DOCUMENT SEGMENT:
>> Begin

Skip to content

Migrate from python-docx

Office Oxide is a drop-in replacement for the most common python-docx use cases — text extraction, paragraph iteration, table reading, find-and-replace — at 14× the speed, with a 3.8 percentage-point higher pass rate on a 2,538-file DOCX corpus. As a bonus, you stop having to vendor different libraries for .xlsx (openpyxl), .pptx (python-pptx), and legacy .doc (catdoc / antiword): one pip install covers all six formats.

When to migrate

Switch if you do any of these:

  • Extract text or Markdown from .docx for ingestion / RAG / search
  • Run find-and-replace templating across thousands of docs
  • Read tables out of contracts or reports
  • Want to also process .xlsx, .pptx, or legacy formats without adding more dependencies

Stay on python-docx if you do these and aren’t ready to drop into the format-specific Rust API:

  • Build complex DOCX from scratch with custom styles and themes
  • Need python-docx extension libraries (e.g. docxcompose, python-docx-ng)

>> End

RECORDS PROVIDED:
>> Begin

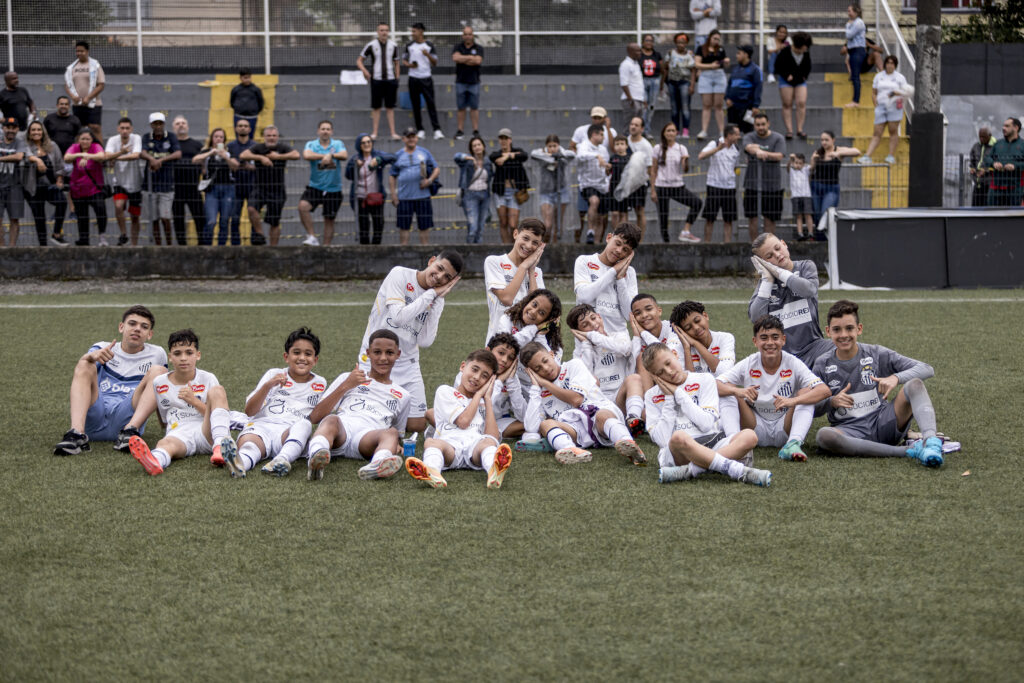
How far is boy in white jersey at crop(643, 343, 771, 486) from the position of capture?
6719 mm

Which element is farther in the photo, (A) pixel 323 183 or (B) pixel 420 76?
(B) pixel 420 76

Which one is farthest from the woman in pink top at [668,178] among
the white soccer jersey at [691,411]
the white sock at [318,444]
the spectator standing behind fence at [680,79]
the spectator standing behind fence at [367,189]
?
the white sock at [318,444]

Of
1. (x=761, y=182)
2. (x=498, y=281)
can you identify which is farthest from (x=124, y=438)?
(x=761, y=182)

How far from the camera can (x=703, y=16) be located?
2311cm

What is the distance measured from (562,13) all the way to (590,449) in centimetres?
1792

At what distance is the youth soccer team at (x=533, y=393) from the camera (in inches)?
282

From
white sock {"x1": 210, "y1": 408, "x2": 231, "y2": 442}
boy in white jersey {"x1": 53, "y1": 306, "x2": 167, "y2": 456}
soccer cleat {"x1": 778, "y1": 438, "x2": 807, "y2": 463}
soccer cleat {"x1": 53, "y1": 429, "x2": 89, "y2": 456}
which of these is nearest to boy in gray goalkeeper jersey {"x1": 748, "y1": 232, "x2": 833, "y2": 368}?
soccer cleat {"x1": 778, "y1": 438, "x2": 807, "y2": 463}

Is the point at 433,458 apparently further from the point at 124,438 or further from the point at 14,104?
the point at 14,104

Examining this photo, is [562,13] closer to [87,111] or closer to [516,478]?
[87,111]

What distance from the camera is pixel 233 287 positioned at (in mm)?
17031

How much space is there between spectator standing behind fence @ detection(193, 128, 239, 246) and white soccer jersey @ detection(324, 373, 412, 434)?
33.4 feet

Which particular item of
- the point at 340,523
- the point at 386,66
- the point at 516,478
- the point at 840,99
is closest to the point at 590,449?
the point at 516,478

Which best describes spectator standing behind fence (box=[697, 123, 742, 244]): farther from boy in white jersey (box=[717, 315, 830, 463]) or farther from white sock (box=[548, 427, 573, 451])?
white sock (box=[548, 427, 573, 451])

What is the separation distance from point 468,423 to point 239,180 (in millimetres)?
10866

>> End
>> Begin

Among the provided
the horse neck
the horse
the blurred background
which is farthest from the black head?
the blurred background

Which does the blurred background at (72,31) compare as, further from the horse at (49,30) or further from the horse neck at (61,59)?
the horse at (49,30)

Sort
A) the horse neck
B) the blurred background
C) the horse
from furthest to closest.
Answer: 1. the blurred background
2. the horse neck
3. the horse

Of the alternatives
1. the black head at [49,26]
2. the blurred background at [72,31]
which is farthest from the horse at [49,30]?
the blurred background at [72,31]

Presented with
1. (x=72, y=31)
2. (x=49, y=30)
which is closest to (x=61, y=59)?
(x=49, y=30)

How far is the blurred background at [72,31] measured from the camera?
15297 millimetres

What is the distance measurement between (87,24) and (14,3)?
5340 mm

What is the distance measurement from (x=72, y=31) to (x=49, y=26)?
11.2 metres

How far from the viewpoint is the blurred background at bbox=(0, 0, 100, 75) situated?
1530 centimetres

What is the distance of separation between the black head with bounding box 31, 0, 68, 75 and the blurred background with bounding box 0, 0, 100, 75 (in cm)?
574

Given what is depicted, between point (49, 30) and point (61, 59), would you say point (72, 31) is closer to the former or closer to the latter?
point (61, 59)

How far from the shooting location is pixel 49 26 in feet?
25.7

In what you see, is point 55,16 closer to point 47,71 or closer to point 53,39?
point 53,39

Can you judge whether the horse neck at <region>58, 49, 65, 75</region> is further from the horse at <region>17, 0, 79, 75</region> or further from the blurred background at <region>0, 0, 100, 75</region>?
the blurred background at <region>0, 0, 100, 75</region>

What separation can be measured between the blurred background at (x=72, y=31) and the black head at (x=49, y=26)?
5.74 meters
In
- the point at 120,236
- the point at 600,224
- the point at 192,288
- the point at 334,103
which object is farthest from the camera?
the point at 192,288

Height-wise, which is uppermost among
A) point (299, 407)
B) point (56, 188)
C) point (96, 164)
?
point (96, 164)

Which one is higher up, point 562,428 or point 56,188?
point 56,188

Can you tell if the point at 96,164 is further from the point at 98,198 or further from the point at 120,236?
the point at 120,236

>> End

TASKS TO CARRY OUT:
1. Can you turn the paragraph of the python-docx migration page that begins "Office Oxide is a drop-in replacement" into a short list that keeps its main facts?
2. Could you carry the python-docx migration page on from the point where it stops?
These rows come from a different source than the python-docx migration page.

TASK RESULTS:
1.
- Office Oxide is a drop-in replacement for the most common python-docx uses: text extraction, paragraph iteration, table reading, and find-and-replace.
- It is 14× faster.
- Its pass rate on a 2,538-file DOCX corpus is 3.8 percentage points higher.
- One pip install covers all six formats, replacing separate libraries for .xlsx (openpyxl), .pptx (python-pptx), and legacy .doc (catdoc / antiword).

2.
Install

pip uninstall python-docx
pip install office-oxide

The PyPI distribution is office-oxide (hyphen); the import is office_oxide (underscore).

Side-by-side cheat sheet

Plain text

python-docx

from docx import Document

doc = Document("report.docx")
text = "\n".join(p.text for p in doc.paragraphs)

office_oxide

from office_oxide import Document

with Document.open("report.docx") as doc:
    text = doc.plain_text()

One method call, includes headers and footers, and ~14× faster.

Markdown / HTML

python-docx — no built-in Markdown / HTML; you’d reach for pandoc, mammoth, or hand-roll a converter.

office_oxide

from office_oxide import Document

with Document.open("report.docx") as doc:
    md   = doc.to_markdown()
    html = doc.to_html()

Iterate paragraphs

python-docx

from docx import Document

doc = Document("report.docx")
for p in doc.paragraphs:
    print(p.style.name, p.text)

office_oxide (via the IR)

from office_oxide import Document

with Document.open("report.docx") as doc:
    ir = doc.to_ir()

for section in ir["sections"]:
    for el in section["elements"]:
        if el["kind"] == "Heading":
            print(f"H{el['level']}", el["text"])
        elif el["kind"] == "Paragraph":
            print("P", " ".join(r["text"] for r in el["runs"]))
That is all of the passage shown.